Perhaps his quicksilver genius verged upon values that were alien in spiritual substance to crass bounty, crass gold. And yet I knew him and he knew me through sober soil and self-confessing bone. Should I hand him over to the police or to the immigration officers (dressed as great sailors, great admirals) who patrolled this section of beach between the north and the south? Ghost read my thoughts and shook his head.
NIGHT WAS FALLING FAST and I led him up the quaking ground that shook with the impact of the sea into the house in the sacred wood where I lived. A lantern glowed there in the heart of starred bone, starred butterfly. We slept it seemed on the pillow of a wave. I dreamt with the dust of the ocean in my eyes of the coming of dawn. An immigration officer — Frog his name was — arrived at my door and knocked. Frog had the reputation of an inferior Don Juan Ulysses. He was accompanied by one of his painted mistresses, a black, white woman whose name was Calypso. (She belonged to the band of Tiresias Calypsonian Tigers whose fame had spread through many worlds.)
‘Have you laid eyes on any fellow travellers around here, Glass?’ Frog rasped. ‘A blasted ship — pirates I bet from the moon — hit the reef here late afternoon. The reports on my deck or desk speak of one or two swimming ashore on a pin from God’s hat that floated in a sea of hair.’

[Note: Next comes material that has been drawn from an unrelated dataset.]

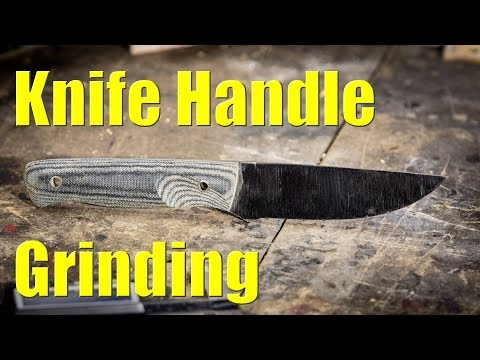 Knife Making:  Handle Grinding Tips & Tricks!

I shook my head in disbelief. Calypso was humming a famous bawdy ballad — STONE COLD DEAD IN THE MARKET. ‘Don’t play dumb, Glass. Yes or no?’ Frog bellowed. Perhaps I should have said the same to Ghost! ‘Don’t play dumb, Ghost.’ Or perhaps I should have offered him a drop of roast from the dream-barrel of the moon. A drop of roasted blood loosens a ghostly man’s or a ghostly woman’s tongue! A drop of blood truly reflected in the mirror of the self to nourish ancestral conscience may well have unravelled Ghost’s speech when we met, and broken his silence, into words I could have read on the wall of the sunset sky. I had lost my head. I had not fed him. But surely the chance would come again. A chance to knock on the door of the moon again in search of every lost species in the oven of space. A chance to consume with Ghost a splinter of transubstantial creation in every chapel perilous of the heights and the depths …
Frog saw my distraction and faraway look. ‘Say a pork-knocker yes or no,’ he thundered like Admiral Ulysses Baboon. And then as if he too had lost his way and were distracted by untenanted worlds he whispered in my ear, ‘Have you seen the axe fall upon the neck of the Old New Forest sun and moon economies? Has the industrial revolution of the sea given up its unemployed dead?’

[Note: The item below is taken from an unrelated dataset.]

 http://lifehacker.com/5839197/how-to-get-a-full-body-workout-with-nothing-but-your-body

I stepped back from him with loathing yet intimacy of scorched heart and mind. ‘No,’ I said at last, ‘I have not seen any strangers or travellers around here.’ I moved close to him again to reflect in the mirror of self the moth-eaten Skull tie he wore around his neck like an insect-spangled halter or noose.
As an inferior magistrate, as a piratical statesman, as an immigration great sailor or trickster officer, he could not help subsisting on a sea of griefs, on moth-eaten paradises. I understood (as I stared at Frog) another aspect of Ghost’s dumb lips, Ghost’s silence. For in mirroring Frog in myself it was as if the blood of the moon had turned to dead sea fruit on every political mouthpiece of my age.
Frog snapped at me now. He knocked on the door of my sea chest of books, and peered at the lantern-butterfly I carried within. He bared his teeth and his diamond-sharp eyes feasted on impossible glass in which he saw himself entangled in the multiple desires and waves of space and time.
‘I hope for your own sake, Glass,’ he cried at last, ‘that you are telling the truth.’ He turned away, mounted a parapet, and slid with Calypso into a battered ship of a car. As they drove away I tried to glance at myself as into the flesh of ‘Glass’. One placated or withstood one’s enemies or friends by reflecting their greed and offering it to them as the largesse of the moon. Much harder, of course, to reflect their virtues and astonish them as if manna were falling from heaven upon robin redbreast glass in the body of the mother of humanity.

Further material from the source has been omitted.